1939年12月、東京帝国大学法学部に新設された東洋政治思想史講座での津田教授の講義は、異常な雰囲気に包まれた。講義中、普段の聴講生に紛れ込んだ一団が、「先生は東洋文化の存在を否定している」「これは聖戦の否定ではないか」などと同じ質問を繰り返し、詰問調で津田を追い詰めた。動じずに答える津田であったが、この状況を見かねた当時東大法学部助手であった丸山真男が割って入り、無礼な聴講者を叱責し、津田を講師控室へ避難させた。しかし、一団は控室にも押し寄せ、数時間にわたる激しい議論が続いた。丸山はその後、津田を近くの洋食屋に連れ出したが、津田は「ああいう連中がはびこると日本の皇室は危ないですね」と漏らしたという。この一団は、『原理日本』傘下の学生団体メンバーであった。

田中穂積総長の対応と早稲田大学の苦渋の決断

この由々しき事態に対し、早稲田大学の田中穂積総長は迅速に対応した。総長は津田教授と直接面会し、学内では連日対策会議が開催された。軍部や文部省からの圧力が高まる中、早稲田大学は大学自体の存続という危機に直面していた。議論の末、早稲田大学は津田教授の関連する4つの著作を絶版とし、日本関係の講義を取りやめるという苦渋の決断を下した。
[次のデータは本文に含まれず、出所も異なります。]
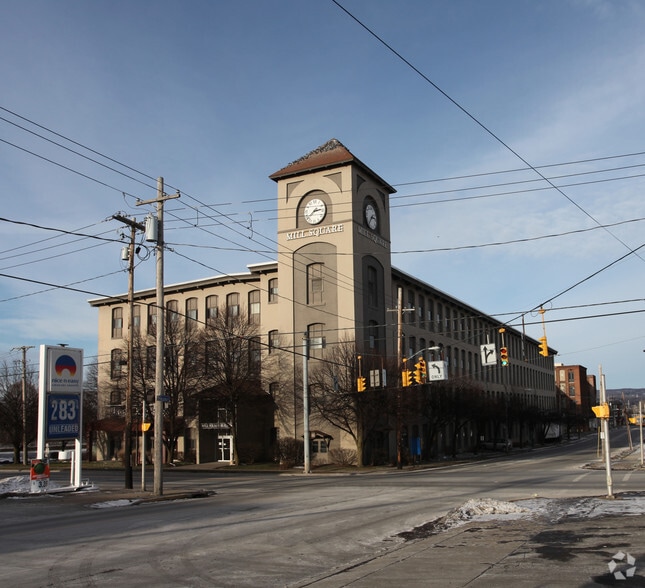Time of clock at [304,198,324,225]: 2:38
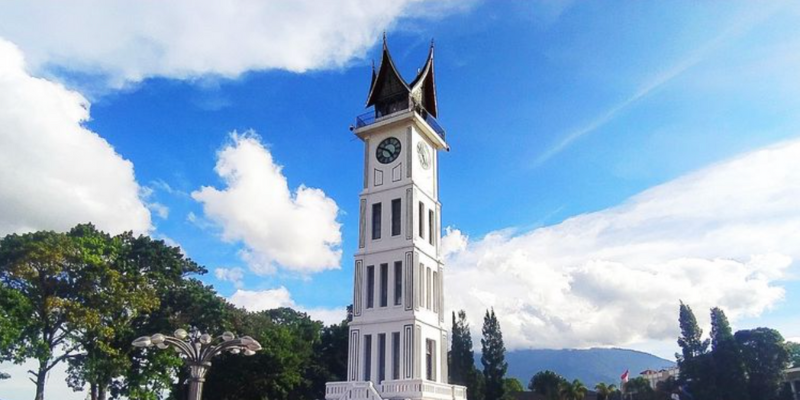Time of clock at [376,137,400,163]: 4:49
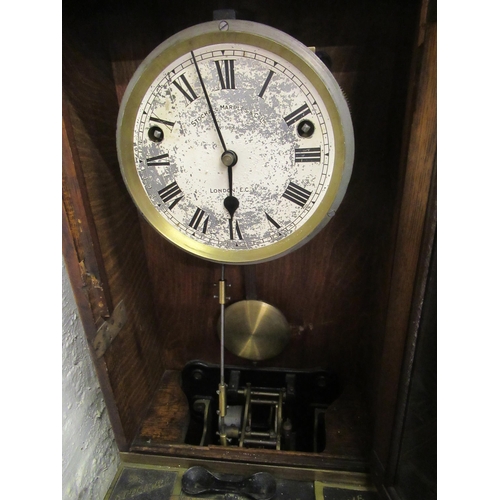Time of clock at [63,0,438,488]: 5:57
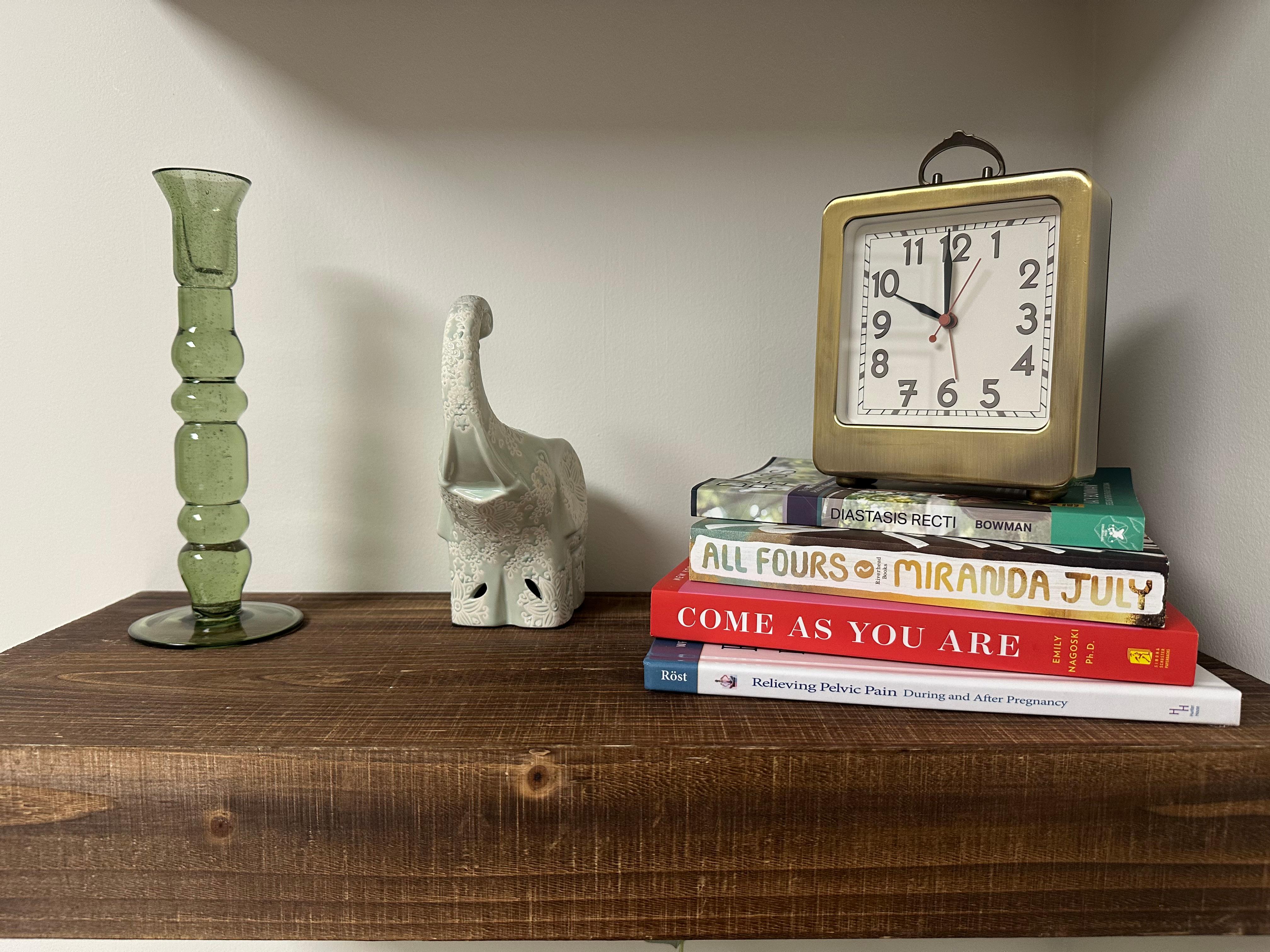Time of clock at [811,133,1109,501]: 9:59
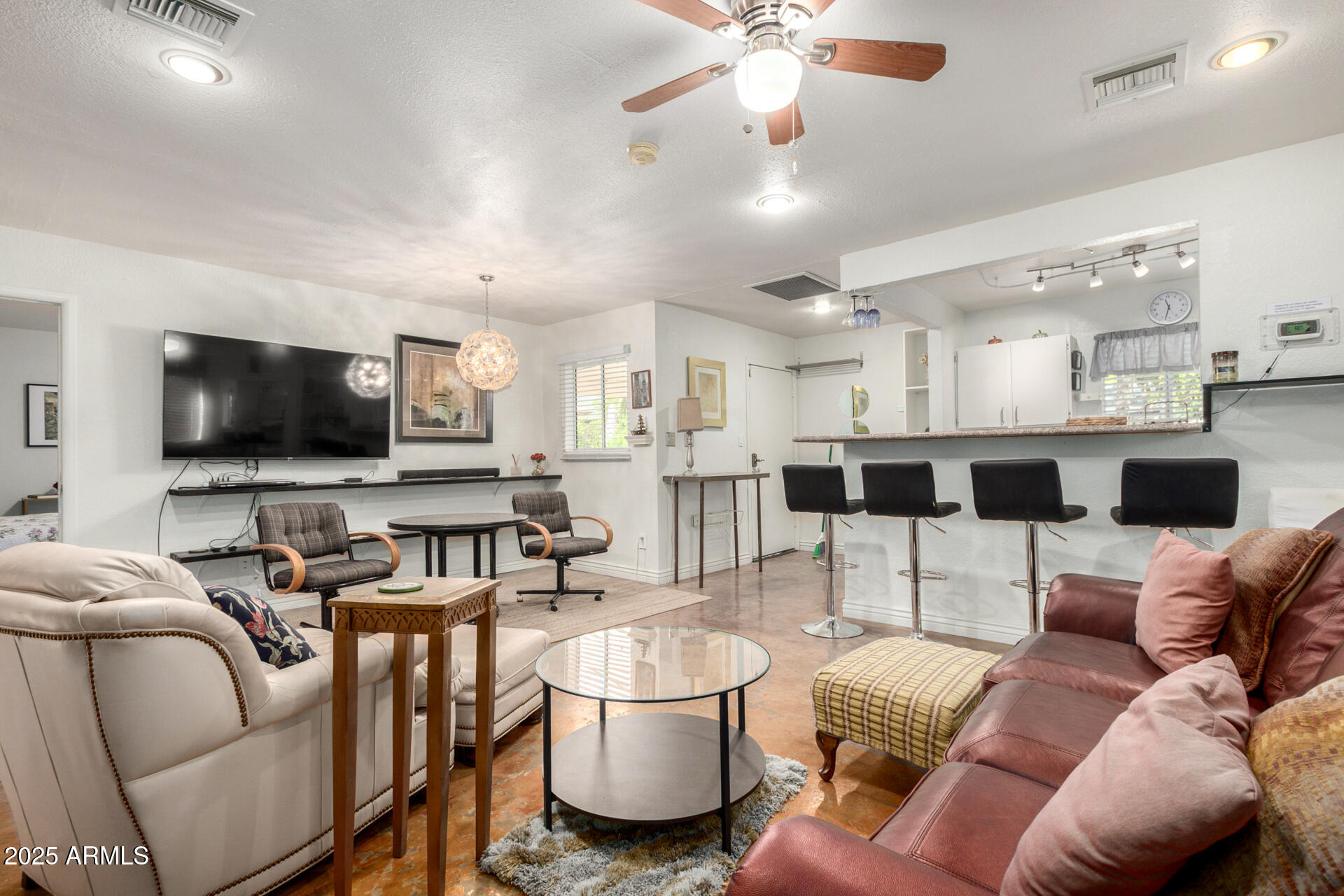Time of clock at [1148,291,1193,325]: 11:32
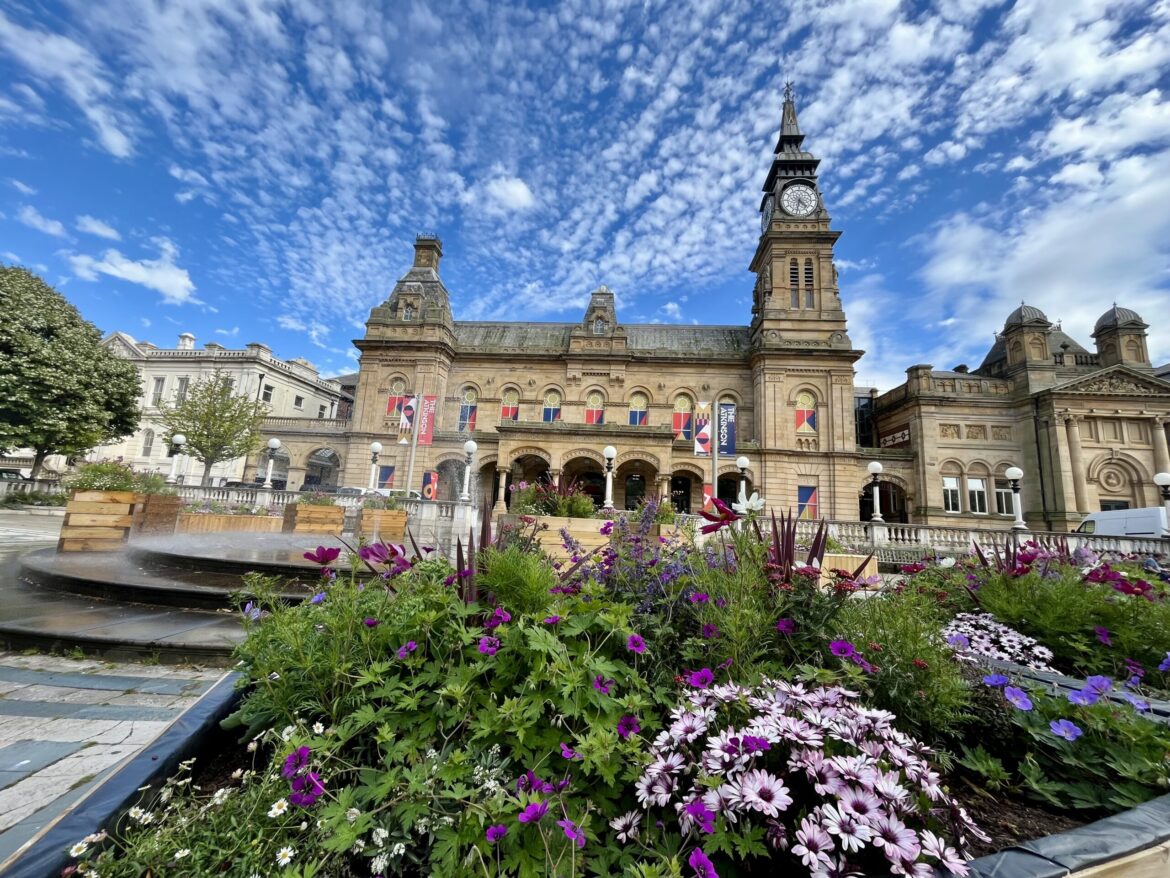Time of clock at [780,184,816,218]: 4:31
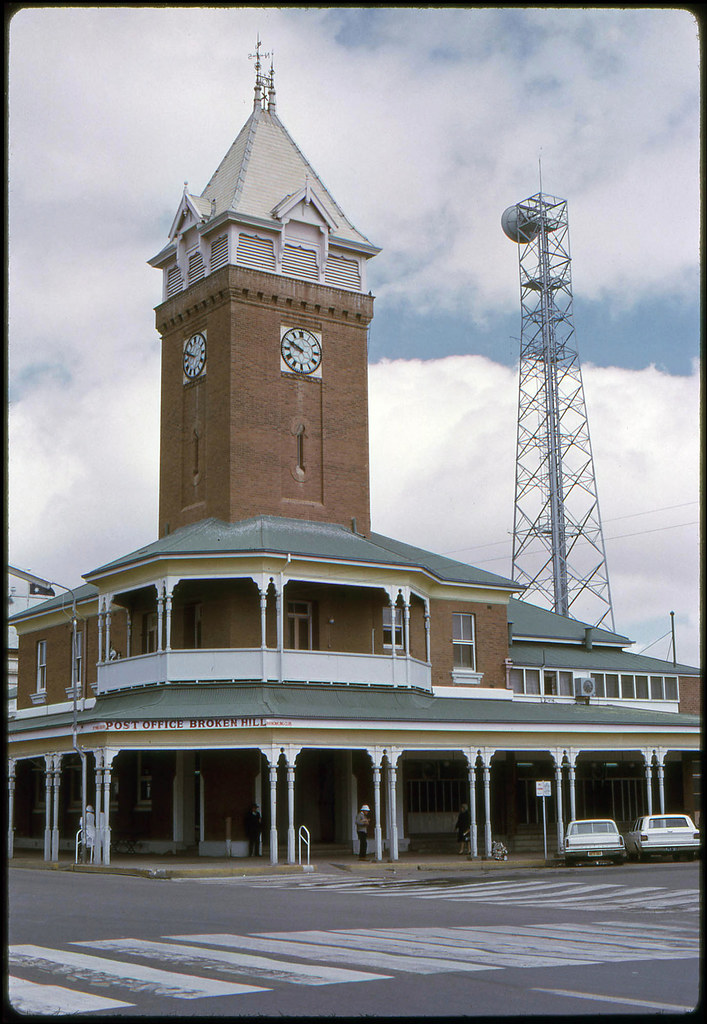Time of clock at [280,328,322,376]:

津田教授は当初、自身の学問的立場から批判の根拠がないと拒否した。しかし、田中総長が文部省との間で大学を守るために懸命に交渉している様子を察し、これ以上大学、特に総長を窮地に陥らせるべきではないと考え直した。彼は自ら身を引くことを決意した。

津田左右吉教授の辞任とその真意

文部省は最終的に津田教授の辞職を求める決定を下した。これを受け、津田教授は1940年1月に早稲田大学に辞表を提出し、受理された。表面上は大学を辞職した形となった津田は、後にこの時の心境を述懐している。「責任を取って辞めたわけではない。田中総長の立場を思い、身を引いた方がよかろうと考えた」と。これは、彼が自身の学説の正当性を曲げたのではなく、早稲田大学、そして自身を支えてくれた田中総長を守るための献身的な行動であったことを示している。

この津田左右吉事件は、戦時下の日本において、学問や言論の自由がいかに脆弱であり、国家権力やそれに同調する勢力によって容易に抑圧されうるかを鮮明に示した事例である。早稲田大学の田中穂積総長は、大学を守るという重責の中で、苦渋の選択を迫られた。そして津田左右吉教授は、自身の信念と所属する大学への配慮の間で、一つの尊厳ある行動を示したのである。この事件は、今日の日本社会における言論の自由や学術のあり方を考える上でも、重要な示唆を与えている。